Thayer passes on the following anecdote related to him by Professor Höfel, who was a professor of drawing in Wiener Neustadt, about 24 km south of Baden bei Wien. One evening Höfel was with colleagues in the garden of the tavern Zum Schliefen, a little ways out of town. “The Commissioner of Police was a member of the party. It was autumn and already dark when a constable came and said to the Commissioner: ‘Mr. Commissioner, we have arrested somebody who will give us no peace. He keeps on yelling that he is Beethoven; but he’s a ragamuffin, has no hat, an old coat, etc. — nothing by which he can be identified.’ The Commissioner ordered that the man be kept under arrest until morning, ‘then we will examine him and learn who he is.’
“Next day the company was very anxious to know how the affair turned out, and the Commissioner said that about 11 o’clock at night he was awakened by a policeman with the information that the prisoner would give them no peace and had demanded that Herzog, Musical Director in Wieder Neustadt, be called to identify him.

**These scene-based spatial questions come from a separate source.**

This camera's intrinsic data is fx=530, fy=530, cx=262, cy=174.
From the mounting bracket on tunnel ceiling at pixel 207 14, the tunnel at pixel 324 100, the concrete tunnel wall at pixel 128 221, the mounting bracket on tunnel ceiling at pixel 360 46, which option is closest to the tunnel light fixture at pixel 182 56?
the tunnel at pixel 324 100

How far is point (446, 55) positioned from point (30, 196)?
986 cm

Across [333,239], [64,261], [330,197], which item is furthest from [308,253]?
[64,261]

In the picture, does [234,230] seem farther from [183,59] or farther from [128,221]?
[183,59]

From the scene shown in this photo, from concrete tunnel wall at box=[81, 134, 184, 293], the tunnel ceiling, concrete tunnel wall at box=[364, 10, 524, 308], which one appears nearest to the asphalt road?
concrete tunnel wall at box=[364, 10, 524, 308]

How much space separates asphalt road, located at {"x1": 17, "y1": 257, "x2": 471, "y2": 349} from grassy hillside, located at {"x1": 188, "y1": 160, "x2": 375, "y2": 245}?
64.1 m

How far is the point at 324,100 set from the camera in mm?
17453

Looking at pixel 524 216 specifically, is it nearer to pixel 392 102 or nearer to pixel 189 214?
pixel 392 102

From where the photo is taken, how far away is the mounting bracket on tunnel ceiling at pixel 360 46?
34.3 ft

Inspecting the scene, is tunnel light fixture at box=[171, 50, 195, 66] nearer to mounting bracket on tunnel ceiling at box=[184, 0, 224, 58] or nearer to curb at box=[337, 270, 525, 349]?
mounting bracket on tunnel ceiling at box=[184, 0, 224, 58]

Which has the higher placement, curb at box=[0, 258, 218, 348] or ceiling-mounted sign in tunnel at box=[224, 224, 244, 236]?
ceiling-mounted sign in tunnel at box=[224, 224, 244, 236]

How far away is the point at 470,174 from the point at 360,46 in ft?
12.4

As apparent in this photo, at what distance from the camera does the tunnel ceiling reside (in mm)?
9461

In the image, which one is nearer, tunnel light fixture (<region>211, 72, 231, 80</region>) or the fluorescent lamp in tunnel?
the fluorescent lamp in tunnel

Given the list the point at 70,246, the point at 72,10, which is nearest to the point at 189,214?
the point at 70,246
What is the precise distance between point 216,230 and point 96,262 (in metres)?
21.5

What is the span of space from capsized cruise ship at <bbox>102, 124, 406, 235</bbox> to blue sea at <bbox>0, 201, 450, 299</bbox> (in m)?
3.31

So the Commissioner got up, dressed, went out and woke up Herzog, and in the middle of the night went with him to the watchhouse. Herzog, as soon as he cast eyes on the man exclaimed, ‘That IS Beethoven!'”

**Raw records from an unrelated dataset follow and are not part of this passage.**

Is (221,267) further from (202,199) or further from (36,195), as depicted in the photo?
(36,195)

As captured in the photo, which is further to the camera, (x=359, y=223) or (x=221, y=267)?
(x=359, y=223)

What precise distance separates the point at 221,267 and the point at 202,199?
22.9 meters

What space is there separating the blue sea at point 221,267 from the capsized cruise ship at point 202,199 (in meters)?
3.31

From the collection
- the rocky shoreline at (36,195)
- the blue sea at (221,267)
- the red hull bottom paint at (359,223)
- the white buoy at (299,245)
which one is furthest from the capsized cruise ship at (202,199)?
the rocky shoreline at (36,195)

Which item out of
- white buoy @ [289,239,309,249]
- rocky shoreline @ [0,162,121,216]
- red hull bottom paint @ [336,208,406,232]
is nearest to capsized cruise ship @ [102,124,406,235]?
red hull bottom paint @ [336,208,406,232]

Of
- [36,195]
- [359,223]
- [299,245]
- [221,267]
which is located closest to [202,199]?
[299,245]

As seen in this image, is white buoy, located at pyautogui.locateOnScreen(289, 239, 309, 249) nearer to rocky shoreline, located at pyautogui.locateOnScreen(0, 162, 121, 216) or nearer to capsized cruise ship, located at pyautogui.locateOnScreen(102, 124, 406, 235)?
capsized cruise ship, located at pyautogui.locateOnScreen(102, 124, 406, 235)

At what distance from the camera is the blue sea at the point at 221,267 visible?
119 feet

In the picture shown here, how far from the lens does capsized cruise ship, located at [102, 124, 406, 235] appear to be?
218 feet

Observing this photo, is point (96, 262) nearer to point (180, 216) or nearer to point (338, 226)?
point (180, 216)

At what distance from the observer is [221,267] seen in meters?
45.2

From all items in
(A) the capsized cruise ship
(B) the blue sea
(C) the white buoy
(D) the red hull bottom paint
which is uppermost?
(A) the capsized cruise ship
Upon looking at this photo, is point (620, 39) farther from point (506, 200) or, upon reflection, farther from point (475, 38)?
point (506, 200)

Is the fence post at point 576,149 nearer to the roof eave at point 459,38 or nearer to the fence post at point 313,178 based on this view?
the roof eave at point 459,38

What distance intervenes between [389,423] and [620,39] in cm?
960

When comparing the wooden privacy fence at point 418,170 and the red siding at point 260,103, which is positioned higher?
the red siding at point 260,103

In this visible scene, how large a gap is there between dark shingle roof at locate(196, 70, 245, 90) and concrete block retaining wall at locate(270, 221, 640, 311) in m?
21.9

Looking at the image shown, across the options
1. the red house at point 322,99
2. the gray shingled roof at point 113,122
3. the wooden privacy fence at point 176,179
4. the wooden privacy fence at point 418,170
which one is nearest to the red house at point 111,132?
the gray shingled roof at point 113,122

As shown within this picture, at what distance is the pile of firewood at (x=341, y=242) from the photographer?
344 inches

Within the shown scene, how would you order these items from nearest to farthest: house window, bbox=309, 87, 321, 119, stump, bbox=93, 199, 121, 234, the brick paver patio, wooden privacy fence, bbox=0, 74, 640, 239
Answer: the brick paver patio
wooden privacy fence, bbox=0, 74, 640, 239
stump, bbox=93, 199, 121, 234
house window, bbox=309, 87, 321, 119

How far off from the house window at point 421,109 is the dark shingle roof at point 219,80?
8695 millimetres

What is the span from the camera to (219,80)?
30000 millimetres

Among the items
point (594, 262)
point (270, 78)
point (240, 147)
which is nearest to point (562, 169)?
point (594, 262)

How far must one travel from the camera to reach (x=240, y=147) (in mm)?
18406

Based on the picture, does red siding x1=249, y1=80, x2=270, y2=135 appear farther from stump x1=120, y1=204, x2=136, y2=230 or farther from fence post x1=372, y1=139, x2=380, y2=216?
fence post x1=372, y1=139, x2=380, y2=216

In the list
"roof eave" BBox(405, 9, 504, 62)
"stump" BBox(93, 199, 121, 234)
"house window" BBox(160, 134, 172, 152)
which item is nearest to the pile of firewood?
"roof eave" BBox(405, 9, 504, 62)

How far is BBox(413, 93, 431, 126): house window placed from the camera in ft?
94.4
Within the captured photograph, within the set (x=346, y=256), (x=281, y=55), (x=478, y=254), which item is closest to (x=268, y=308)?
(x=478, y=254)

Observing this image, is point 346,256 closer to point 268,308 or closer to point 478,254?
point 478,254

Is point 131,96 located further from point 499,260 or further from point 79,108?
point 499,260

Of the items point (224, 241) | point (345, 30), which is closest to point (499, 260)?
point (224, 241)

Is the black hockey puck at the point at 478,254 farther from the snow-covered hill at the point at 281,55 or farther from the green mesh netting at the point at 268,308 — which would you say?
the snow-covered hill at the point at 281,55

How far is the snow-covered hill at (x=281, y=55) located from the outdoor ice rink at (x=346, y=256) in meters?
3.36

“He took him home with him, gave him his best room, etc. Next day came the burgomaster, making all manner of apologies. As it proved, Beethoven had got up early in the morning, and, slipping on a miserable old coat and, without a hat, had gone out to walk a little. He got upon the towpath of the canal and kept on and on; seemed to have lost his direction, for, with nothing to eat, he had continued on until he ended up at the canal-basin at the Ungerthor. Here, not knowing where he was, he was seen looking in at the windows of the houses, and as he looked so like a beggar the people had called a constable who arrested him. Upon his arrest the composer said, ‘I am Beethoven.’ ‘Of course, why not?’ (Warum nicht gar?) said the policeman; ‘You’re a tramp; Beethoven doesn’t look so.’ (Ein Lump sind Sie; so sieht der Beethoven nicht aus.) Herzog gave him some decent clothes and the burgomaster sent him back to Baden in the magisterial state-coach.” (Thayer-Forbes, pp. 777-778).
According to Höfel’s recollection, this incident occurred in 1821 or 1822. It seems most likely to have happened in 1821, since Beethoven has spent the last eight months ill and in extreme poverty; his resulting appearance at that time may well explain the situation related in this anecdote. Since he lost his way, this probably comes from early in his stay at the baths.